--- Begin Material to process ---

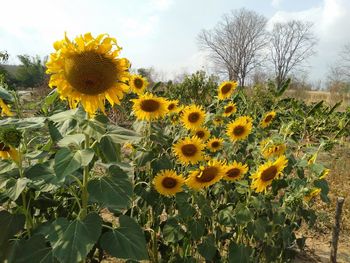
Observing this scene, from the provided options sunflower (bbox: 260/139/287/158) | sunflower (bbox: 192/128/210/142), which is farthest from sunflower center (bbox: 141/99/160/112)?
sunflower (bbox: 260/139/287/158)

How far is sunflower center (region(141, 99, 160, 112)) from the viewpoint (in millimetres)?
2445

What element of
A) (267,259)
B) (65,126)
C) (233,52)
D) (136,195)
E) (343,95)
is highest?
(233,52)

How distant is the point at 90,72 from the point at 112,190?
1.55 feet

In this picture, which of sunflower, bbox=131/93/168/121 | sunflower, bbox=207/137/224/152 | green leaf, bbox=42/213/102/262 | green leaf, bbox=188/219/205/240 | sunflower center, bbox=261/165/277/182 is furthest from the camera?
sunflower, bbox=207/137/224/152

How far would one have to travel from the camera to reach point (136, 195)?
227 cm

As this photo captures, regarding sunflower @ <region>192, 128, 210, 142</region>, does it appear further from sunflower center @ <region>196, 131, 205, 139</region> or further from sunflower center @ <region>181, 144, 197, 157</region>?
sunflower center @ <region>181, 144, 197, 157</region>

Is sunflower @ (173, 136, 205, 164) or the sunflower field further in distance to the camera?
sunflower @ (173, 136, 205, 164)

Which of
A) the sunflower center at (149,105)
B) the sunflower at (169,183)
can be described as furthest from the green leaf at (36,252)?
the sunflower center at (149,105)

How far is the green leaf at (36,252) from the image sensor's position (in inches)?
58.3

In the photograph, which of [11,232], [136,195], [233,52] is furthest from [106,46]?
[233,52]

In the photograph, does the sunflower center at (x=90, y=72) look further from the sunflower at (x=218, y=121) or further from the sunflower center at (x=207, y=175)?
the sunflower at (x=218, y=121)

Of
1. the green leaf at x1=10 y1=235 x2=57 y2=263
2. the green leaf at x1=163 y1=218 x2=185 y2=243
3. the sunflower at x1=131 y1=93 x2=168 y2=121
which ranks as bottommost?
the green leaf at x1=163 y1=218 x2=185 y2=243

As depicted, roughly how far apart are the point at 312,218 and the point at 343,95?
19702mm

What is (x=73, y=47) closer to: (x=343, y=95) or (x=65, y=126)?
(x=65, y=126)
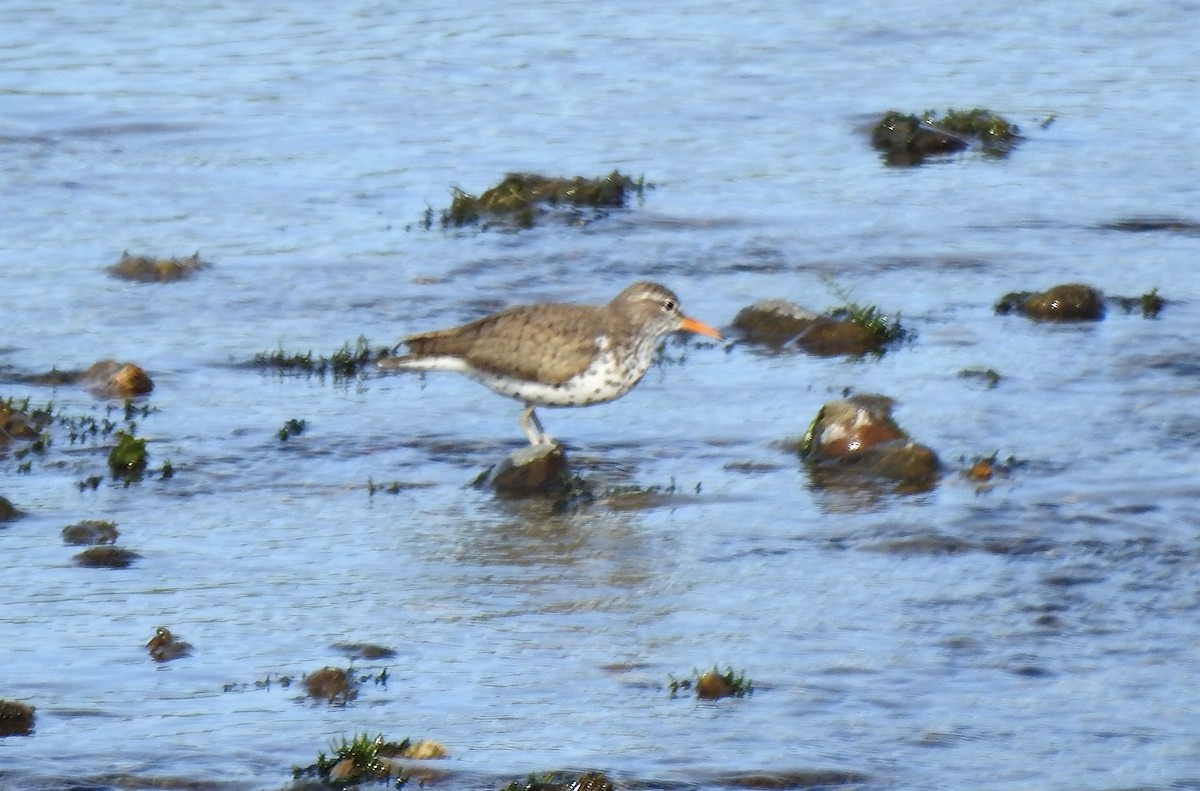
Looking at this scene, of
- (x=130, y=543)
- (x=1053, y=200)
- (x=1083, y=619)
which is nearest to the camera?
(x=1083, y=619)

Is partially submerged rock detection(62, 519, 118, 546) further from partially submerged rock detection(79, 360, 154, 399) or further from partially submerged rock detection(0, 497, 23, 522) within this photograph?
partially submerged rock detection(79, 360, 154, 399)

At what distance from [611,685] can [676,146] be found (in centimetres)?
1200

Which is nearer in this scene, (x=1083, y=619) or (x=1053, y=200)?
(x=1083, y=619)

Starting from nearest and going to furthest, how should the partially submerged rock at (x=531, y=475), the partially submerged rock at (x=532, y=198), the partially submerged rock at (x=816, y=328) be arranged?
the partially submerged rock at (x=531, y=475), the partially submerged rock at (x=816, y=328), the partially submerged rock at (x=532, y=198)

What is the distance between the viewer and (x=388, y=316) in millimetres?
15258

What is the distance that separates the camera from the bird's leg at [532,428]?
1239 cm

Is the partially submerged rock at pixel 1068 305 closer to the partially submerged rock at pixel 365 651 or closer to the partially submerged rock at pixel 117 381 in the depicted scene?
the partially submerged rock at pixel 117 381

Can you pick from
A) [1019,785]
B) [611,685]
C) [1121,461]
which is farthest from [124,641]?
[1121,461]

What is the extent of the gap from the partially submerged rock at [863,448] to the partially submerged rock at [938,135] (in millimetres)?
7917

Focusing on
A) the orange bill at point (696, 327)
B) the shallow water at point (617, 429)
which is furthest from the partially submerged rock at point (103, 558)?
the orange bill at point (696, 327)

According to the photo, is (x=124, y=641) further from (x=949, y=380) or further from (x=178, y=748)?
(x=949, y=380)

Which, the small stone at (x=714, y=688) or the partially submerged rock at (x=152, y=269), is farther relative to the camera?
the partially submerged rock at (x=152, y=269)

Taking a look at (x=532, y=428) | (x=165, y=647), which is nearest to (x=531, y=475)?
(x=532, y=428)

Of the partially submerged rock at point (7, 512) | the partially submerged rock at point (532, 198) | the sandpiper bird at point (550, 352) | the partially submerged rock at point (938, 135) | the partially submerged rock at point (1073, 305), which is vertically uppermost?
the partially submerged rock at point (938, 135)
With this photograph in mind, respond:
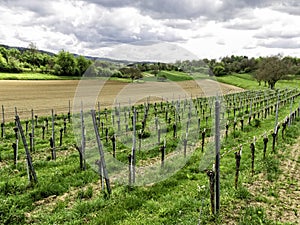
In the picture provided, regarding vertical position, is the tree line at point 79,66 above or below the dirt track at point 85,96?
above

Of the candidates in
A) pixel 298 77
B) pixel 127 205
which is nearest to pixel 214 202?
pixel 127 205

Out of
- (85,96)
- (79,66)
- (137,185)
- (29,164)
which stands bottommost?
(137,185)

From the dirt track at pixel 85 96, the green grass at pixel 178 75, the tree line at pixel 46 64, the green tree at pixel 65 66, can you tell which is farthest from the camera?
the green tree at pixel 65 66

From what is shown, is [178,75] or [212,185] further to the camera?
[178,75]

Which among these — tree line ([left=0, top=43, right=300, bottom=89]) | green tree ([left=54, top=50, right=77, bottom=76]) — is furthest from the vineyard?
green tree ([left=54, top=50, right=77, bottom=76])

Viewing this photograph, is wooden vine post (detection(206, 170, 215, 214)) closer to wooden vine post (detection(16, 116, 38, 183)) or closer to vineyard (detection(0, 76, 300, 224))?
vineyard (detection(0, 76, 300, 224))

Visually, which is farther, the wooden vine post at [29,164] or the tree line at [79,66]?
the tree line at [79,66]

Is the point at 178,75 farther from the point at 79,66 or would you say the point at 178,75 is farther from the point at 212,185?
the point at 79,66

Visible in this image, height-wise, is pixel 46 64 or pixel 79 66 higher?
pixel 46 64

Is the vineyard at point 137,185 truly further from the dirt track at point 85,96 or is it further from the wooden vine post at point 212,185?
the dirt track at point 85,96

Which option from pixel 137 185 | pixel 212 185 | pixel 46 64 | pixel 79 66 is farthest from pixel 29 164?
pixel 46 64

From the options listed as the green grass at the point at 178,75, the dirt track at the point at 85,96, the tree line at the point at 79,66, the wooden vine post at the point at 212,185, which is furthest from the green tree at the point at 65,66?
the wooden vine post at the point at 212,185

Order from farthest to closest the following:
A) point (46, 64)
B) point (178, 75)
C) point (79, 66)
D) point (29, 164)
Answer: point (46, 64), point (79, 66), point (178, 75), point (29, 164)

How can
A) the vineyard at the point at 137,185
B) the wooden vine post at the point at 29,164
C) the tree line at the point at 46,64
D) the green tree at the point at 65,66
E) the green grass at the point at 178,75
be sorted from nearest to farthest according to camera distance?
the vineyard at the point at 137,185 → the wooden vine post at the point at 29,164 → the green grass at the point at 178,75 → the tree line at the point at 46,64 → the green tree at the point at 65,66
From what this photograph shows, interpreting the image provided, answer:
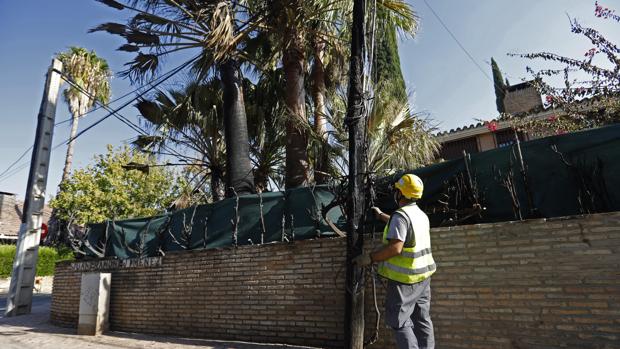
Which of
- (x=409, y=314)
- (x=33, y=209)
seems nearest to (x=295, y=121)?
(x=409, y=314)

--- End Material to process ---

Recast the records above as a numbered list, one line per item, beginning at the line that contains "From what this" and stopping at the end of the records. Skip blank lines and leave the picture out.

1. From what this photograph shows, interpreting the image provided, answer:
2. Which of
3. - (x=409, y=314)
4. - (x=33, y=209)
5. seems nearest to (x=295, y=121)?
6. (x=409, y=314)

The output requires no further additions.